I own only three knives. I have a Fillet Knife, a SOG Spirit and a Winchester fixed blade about 5 inches long. My bread and butter knife, the Winchester was the cheapest, its made in China and it holds an edge surprisingly well and does about 90% of the things I need a knife for. I just don't look real cool using it thats all. The Fillet knife...do we rally need to go there? I mean they are pretty self explanatory. The SOG Spirit, I didn't get it cause it looked cool or had a cool sounding name. I got it cause of its shape and the fact that the handle will screw off and allow me to screw it on the end of a aluminum painters pole creating a spear/lance. I figured that might make it pretty useful as a weapon or a tool not that I cant think of too many reasons to use it in that way. And of course I have a Missouri River Tomahawk which I absolutely love and find so many uses for. No big or Whambo Knifes here for me...


----------



## randy grider (Nov 2, 2012)

I like my SOG seal pup that I bought at wally world, dont really care where it was made, its a good solid knife, the perfect size, and sharp as a razor.

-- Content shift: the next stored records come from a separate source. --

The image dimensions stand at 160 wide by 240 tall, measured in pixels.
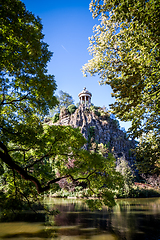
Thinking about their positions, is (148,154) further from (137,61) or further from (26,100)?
(26,100)

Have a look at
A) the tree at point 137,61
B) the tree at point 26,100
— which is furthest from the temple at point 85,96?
the tree at point 26,100

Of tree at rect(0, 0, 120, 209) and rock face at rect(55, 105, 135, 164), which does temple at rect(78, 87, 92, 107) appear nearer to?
rock face at rect(55, 105, 135, 164)

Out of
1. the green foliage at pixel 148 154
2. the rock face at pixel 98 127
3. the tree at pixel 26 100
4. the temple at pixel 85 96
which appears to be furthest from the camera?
the temple at pixel 85 96

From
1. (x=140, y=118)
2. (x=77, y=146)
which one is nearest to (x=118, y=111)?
(x=140, y=118)

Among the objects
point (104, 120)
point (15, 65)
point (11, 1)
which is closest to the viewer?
point (11, 1)

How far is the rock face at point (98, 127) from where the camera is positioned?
124 ft

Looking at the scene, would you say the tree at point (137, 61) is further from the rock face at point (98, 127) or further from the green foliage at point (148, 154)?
the rock face at point (98, 127)

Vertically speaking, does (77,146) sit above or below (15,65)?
below

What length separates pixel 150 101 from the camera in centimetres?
570

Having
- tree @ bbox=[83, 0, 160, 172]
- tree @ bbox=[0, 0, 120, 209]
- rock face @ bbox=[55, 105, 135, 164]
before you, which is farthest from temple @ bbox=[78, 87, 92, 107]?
tree @ bbox=[0, 0, 120, 209]

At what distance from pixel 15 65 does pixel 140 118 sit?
5.08 metres

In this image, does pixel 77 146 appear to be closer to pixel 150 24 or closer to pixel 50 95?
pixel 50 95

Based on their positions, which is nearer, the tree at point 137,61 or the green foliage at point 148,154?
the tree at point 137,61

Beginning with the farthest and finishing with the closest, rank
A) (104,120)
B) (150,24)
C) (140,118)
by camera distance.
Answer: (104,120) → (140,118) → (150,24)
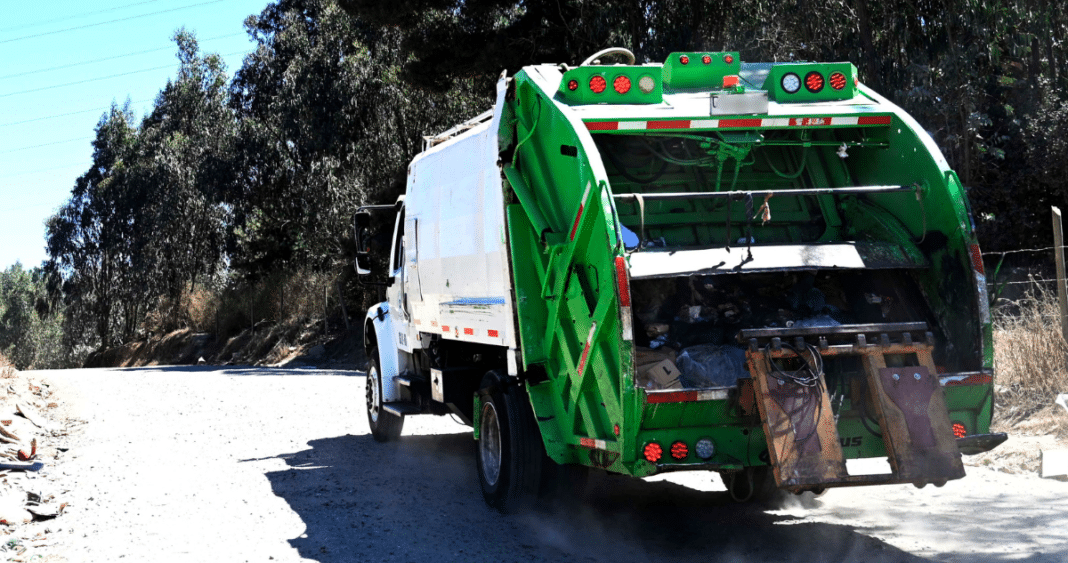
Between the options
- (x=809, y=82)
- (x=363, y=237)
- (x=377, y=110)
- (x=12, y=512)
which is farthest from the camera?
(x=377, y=110)

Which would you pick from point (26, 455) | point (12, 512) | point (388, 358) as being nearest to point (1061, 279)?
point (388, 358)

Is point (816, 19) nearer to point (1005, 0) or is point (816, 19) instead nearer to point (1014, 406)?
point (1005, 0)

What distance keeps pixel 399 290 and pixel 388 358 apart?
2.22 ft

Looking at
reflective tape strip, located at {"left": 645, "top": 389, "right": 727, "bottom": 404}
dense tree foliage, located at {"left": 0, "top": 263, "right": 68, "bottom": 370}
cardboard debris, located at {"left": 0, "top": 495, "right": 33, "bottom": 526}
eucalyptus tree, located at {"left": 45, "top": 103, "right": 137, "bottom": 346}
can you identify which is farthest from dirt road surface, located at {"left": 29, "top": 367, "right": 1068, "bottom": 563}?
dense tree foliage, located at {"left": 0, "top": 263, "right": 68, "bottom": 370}

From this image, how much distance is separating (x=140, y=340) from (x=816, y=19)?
1456 inches

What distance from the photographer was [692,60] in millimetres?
6570

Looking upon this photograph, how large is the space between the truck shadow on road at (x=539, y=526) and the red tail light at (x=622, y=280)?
1602 millimetres

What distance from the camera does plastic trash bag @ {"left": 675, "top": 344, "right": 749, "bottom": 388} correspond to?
5469mm

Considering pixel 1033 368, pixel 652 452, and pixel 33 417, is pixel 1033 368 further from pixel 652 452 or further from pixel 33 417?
pixel 33 417

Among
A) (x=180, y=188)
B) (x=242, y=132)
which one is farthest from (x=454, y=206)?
(x=180, y=188)

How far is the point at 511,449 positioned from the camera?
6.55m

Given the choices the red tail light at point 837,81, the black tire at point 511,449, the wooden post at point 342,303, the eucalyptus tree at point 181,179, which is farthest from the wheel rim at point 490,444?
the eucalyptus tree at point 181,179

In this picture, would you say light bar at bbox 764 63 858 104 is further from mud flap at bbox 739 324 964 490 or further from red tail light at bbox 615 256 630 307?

It will go elk hunting in the rockies with me this fall.


----------



## Rigged for Quiet (Mar 3, 2013)

I have a bunch of sharp pointy objects, some of them are even shiney 

My primary knives are a Seal Pup and a USMC issue Ka-Bar that has been with me far too long to abandon. Dance whith who brung ya, I say. 

I have a folding Boker I tend to use as an EDC, a folding Winchester of cheap import stock I use at work since they give them to us and replace if we break them, although mine has yet to break. I also have the obligatory Swiss Army knife that has been with me about as long as the Ka Bar has. There has to be a 50 cal ammo can worth of this and that folders in addition to the old friends.

Oddly, one of my favorite knives is a flea market pick up and is best described as what the muzzle loaders would call a patch knife. Spiffy little guy with attitude.

I need to replace my Mora, may it's adventures be grand, where ever it is... For some reason I don't have that many fixed blades. I hardly count a filet knife as a knife, but it does have an important purpose and life without one would be the suck.

I do not have any spiffy tomahawks. I need to correct that.


----------



## roy (May 25, 2013)

If y'all are looking for good utility knives you might want to check out Dexter-Russell commercial kitchen stuff. The original Bowie Knife was just a big butcher knife. After the Sand Bar fight Bowie had it refiitted with a hand guard and dressed up. You can get a very heavy duty, stainless, made in the USA knife for $20 -$25 off ebay.


----------